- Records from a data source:
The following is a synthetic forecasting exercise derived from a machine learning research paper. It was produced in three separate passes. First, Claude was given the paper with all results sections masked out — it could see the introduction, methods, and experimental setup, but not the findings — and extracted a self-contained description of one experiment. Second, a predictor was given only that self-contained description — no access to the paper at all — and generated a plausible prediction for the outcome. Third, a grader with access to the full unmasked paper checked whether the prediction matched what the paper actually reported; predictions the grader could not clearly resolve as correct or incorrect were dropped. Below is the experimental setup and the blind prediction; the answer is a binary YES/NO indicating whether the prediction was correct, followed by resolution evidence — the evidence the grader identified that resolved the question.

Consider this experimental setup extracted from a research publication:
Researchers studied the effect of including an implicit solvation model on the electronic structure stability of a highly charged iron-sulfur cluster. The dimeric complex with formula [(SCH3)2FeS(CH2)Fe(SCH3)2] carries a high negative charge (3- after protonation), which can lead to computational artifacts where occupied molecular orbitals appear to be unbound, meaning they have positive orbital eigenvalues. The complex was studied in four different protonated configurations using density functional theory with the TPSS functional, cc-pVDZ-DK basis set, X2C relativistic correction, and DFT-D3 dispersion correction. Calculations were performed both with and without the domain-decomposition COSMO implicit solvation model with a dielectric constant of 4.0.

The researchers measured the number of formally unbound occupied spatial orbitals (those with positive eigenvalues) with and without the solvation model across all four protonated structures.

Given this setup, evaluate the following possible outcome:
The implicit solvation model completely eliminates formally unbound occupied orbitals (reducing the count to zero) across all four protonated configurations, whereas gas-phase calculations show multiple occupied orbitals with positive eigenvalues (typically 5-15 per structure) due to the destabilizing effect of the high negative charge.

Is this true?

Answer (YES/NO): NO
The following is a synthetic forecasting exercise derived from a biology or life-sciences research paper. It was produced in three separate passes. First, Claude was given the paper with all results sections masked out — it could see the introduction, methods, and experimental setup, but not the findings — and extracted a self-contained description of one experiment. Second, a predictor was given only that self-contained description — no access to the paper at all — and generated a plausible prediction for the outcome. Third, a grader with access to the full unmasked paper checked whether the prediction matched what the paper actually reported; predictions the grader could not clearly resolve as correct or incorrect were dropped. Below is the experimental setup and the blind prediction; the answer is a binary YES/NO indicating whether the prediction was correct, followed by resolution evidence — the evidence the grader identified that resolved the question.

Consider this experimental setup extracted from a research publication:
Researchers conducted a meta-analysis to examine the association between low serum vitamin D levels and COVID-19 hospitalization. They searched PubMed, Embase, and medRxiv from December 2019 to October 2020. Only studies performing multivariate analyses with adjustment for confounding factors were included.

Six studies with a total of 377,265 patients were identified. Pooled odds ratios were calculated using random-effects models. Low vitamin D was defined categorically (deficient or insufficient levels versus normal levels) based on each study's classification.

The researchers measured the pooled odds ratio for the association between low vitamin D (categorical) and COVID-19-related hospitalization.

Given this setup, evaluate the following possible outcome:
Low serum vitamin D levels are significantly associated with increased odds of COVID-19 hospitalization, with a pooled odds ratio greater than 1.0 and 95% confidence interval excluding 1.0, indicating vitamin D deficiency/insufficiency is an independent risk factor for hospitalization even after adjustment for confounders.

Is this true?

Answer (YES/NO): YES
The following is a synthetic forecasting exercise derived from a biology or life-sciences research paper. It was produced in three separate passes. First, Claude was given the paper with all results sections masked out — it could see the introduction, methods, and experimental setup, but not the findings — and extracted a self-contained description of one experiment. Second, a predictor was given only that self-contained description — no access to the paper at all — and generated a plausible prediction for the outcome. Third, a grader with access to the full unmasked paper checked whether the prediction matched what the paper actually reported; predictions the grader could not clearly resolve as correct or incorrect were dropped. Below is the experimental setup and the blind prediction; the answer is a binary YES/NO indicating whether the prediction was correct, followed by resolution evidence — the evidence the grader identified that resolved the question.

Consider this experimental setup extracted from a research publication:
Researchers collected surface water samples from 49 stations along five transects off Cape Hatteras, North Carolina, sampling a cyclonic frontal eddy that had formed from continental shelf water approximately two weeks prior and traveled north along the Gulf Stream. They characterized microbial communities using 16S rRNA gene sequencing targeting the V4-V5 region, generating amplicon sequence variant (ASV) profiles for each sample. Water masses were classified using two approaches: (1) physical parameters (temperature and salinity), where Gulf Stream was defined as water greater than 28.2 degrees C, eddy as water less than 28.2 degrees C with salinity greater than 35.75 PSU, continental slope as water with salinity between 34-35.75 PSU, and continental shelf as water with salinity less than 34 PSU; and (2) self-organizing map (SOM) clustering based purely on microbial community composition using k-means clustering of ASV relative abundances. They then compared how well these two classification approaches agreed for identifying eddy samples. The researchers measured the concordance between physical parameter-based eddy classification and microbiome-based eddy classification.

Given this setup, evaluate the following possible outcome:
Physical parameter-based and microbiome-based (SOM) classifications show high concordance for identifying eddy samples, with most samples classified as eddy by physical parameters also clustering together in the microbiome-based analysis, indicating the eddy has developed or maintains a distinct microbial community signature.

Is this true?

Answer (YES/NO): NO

- Task details:
Copy every record again, keeping each word unchanged.

- Solved problem:
The following is a synthetic forecasting exercise derived from a machine learning research paper. It was produced in three separate passes. First, Claude was given the paper with all results sections masked out — it could see the introduction, methods, and experimental setup, but not the findings — and extracted a self-contained description of one experiment. Second, a predictor was given only that self-contained description — no access to the paper at all — and generated a plausible prediction for the outcome. Third, a grader with access to the full unmasked paper checked whether the prediction matched what the paper actually reported; predictions the grader could not clearly resolve as correct or incorrect were dropped. Below is the experimental setup and the blind prediction; the answer is a binary YES/NO indicating whether the prediction was correct, followed by resolution evidence — the evidence the grader identified that resolved the question.

Consider this experimental setup extracted from a research publication:
Researchers studied the effect of including an implicit solvation model on the electronic structure stability of a highly charged iron-sulfur cluster. The dimeric complex with formula [(SCH3)2FeS(CH2)Fe(SCH3)2] carries a high negative charge (3- after protonation), which can lead to computational artifacts where occupied molecular orbitals appear to be unbound, meaning they have positive orbital eigenvalues. The complex was studied in four different protonated configurations using density functional theory with the TPSS functional, cc-pVDZ-DK basis set, X2C relativistic correction, and DFT-D3 dispersion correction. Calculations were performed both with and without the domain-decomposition COSMO implicit solvation model with a dielectric constant of 4.0.

The researchers measured the number of formally unbound occupied spatial orbitals (those with positive eigenvalues) with and without the solvation model across all four protonated structures.

Given this setup, evaluate the following possible outcome:
The implicit solvation model completely eliminates formally unbound occupied orbitals (reducing the count to zero) across all four protonated configurations, whereas gas-phase calculations show multiple occupied orbitals with positive eigenvalues (typically 5-15 per structure) due to the destabilizing effect of the high negative charge.

Is this true?

Answer (YES/NO): NO
The following is a synthetic forecasting exercise derived from a biology or life-sciences research paper. It was produced in three separate passes. First, Claude was given the paper with all results sections masked out — it could see the introduction, methods, and experimental setup, but not the findings — and extracted a self-contained description of one experiment. Second, a predictor was given only that self-contained description — no access to the paper at all — and generated a plausible prediction for the outcome. Third, a grader with access to the full unmasked paper checked whether the prediction matched what the paper actually reported; predictions the grader could not clearly resolve as correct or incorrect were dropped. Below is the experimental setup and the blind prediction; the answer is a binary YES/NO indicating whether the prediction was correct, followed by resolution evidence — the evidence the grader identified that resolved the question.

Consider this experimental setup extracted from a research publication:
Researchers conducted a meta-analysis to examine the association between low serum vitamin D levels and COVID-19 hospitalization. They searched PubMed, Embase, and medRxiv from December 2019 to October 2020. Only studies performing multivariate analyses with adjustment for confounding factors were included.

Six studies with a total of 377,265 patients were identified. Pooled odds ratios were calculated using random-effects models. Low vitamin D was defined categorically (deficient or insufficient levels versus normal levels) based on each study's classification.

The researchers measured the pooled odds ratio for the association between low vitamin D (categorical) and COVID-19-related hospitalization.

Given this setup, evaluate the following possible outcome:
Low serum vitamin D levels are significantly associated with increased odds of COVID-19 hospitalization, with a pooled odds ratio greater than 1.0 and 95% confidence interval excluding 1.0, indicating vitamin D deficiency/insufficiency is an independent risk factor for hospitalization even after adjustment for confounders.

Is this true?

Answer (YES/NO): YES
The following is a synthetic forecasting exercise derived from a biology or life-sciences research paper. It was produced in three separate passes. First, Claude was given the paper with all results sections masked out — it could see the introduction, methods, and experimental setup, but not the findings — and extracted a self-contained description of one experiment. Second, a predictor was given only that self-contained description — no access to the paper at all — and generated a plausible prediction for the outcome. Third, a grader with access to the full unmasked paper checked whether the prediction matched what the paper actually reported; predictions the grader could not clearly resolve as correct or incorrect were dropped. Below is the experimental setup and the blind prediction; the answer is a binary YES/NO indicating whether the prediction was correct, followed by resolution evidence — the evidence the grader identified that resolved the question.

Consider this experimental setup extracted from a research publication:
Researchers collected surface water samples from 49 stations along five transects off Cape Hatteras, North Carolina, sampling a cyclonic frontal eddy that had formed from continental shelf water approximately two weeks prior and traveled north along the Gulf Stream. They characterized microbial communities using 16S rRNA gene sequencing targeting the V4-V5 region, generating amplicon sequence variant (ASV) profiles for each sample. Water masses were classified using two approaches: (1) physical parameters (temperature and salinity), where Gulf Stream was defined as water greater than 28.2 degrees C, eddy as water less than 28.2 degrees C with salinity greater than 35.75 PSU, continental slope as water with salinity between 34-35.75 PSU, and continental shelf as water with salinity less than 34 PSU; and (2) self-organizing map (SOM) clustering based purely on microbial community composition using k-means clustering of ASV relative abundances. They then compared how well these two classification approaches agreed for identifying eddy samples. The researchers measured the concordance between physical parameter-based eddy classification and microbiome-based eddy classification.

Given this setup, evaluate the following possible outcome:
Physical parameter-based and microbiome-based (SOM) classifications show high concordance for identifying eddy samples, with most samples classified as eddy by physical parameters also clustering together in the microbiome-based analysis, indicating the eddy has developed or maintains a distinct microbial community signature.

Is this true?

Answer (YES/NO): NO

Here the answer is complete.